Wisdomly

Humanimal

Adam Rutherford · 2018 · 9 ideas · 9 min

Humans share nearly every trait we consider uniquely ours, tool use, sex for pleasure, even culture, with other animals; what actually distinguishes us is our unmatched ability to teach, not just learn.

Why this book

Rutherford surveys tool use, sexual behavior, language, and culture across the animal kingdom to argue that almost none of the traits humans traditionally claim as exclusively theirs are, in fact, unique; dolphins use tools, giraffes and bonobos have sex unrelated to reproduction, and several species pass learned behaviors between generations. Rather than a single dramatic difference separating humans from animals, he finds a continuum, where humans sit at an extreme end of capacities that other species possess in smaller, simpler forms.

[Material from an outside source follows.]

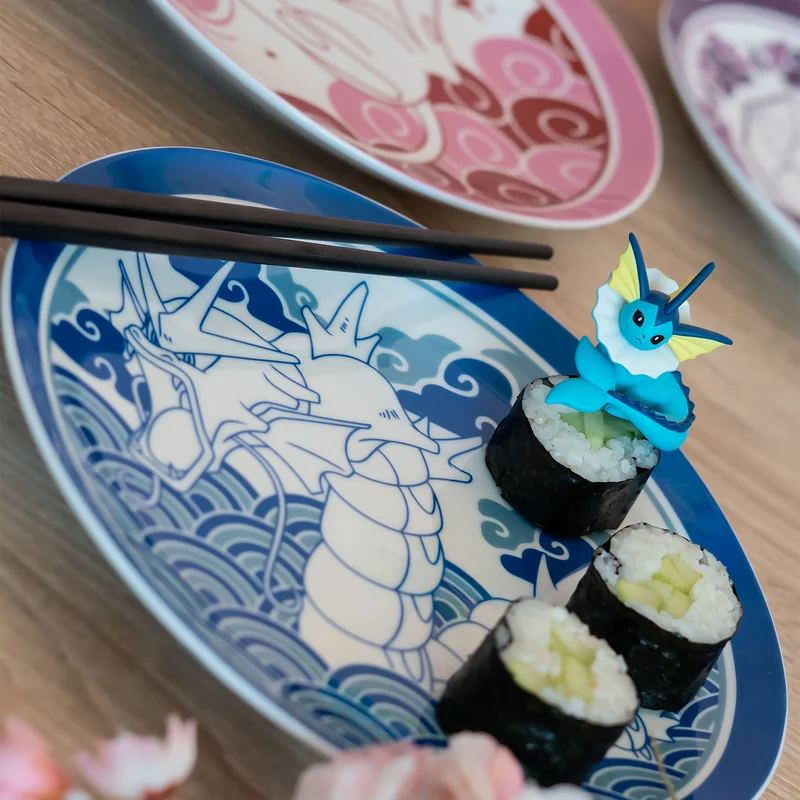 Pokemon - Japanese Tellerset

The one meaningful exception he identifies is cumulative culture through active teaching: many animals learn by observation or trial and error, but almost none deliberately instruct their young the way humans do, generation after generation, compounding knowledge rather than merely repeating it. This matters because it locates human distinctiveness not in some special spark or soul but in an accumulative process, arguing that our extraordinary capabilities are the byproduct of teaching sustained over tens of thousands of years, not a single innate biological superiority.

Who should read it

Curious general readers who enjoy myth-busting science writing, and anyone who wants sharp, surprising animal facts wrapped around a genuine argument, will enjoy this. It suits readers who like their trivia to add up to something rather than remaining disconnected curiosities.

About the author

Adam Rutherford is a British geneticist, science writer, and broadcaster who has written several popular science books on evolution and genetics and formerly worked as an editor at the journal Nature.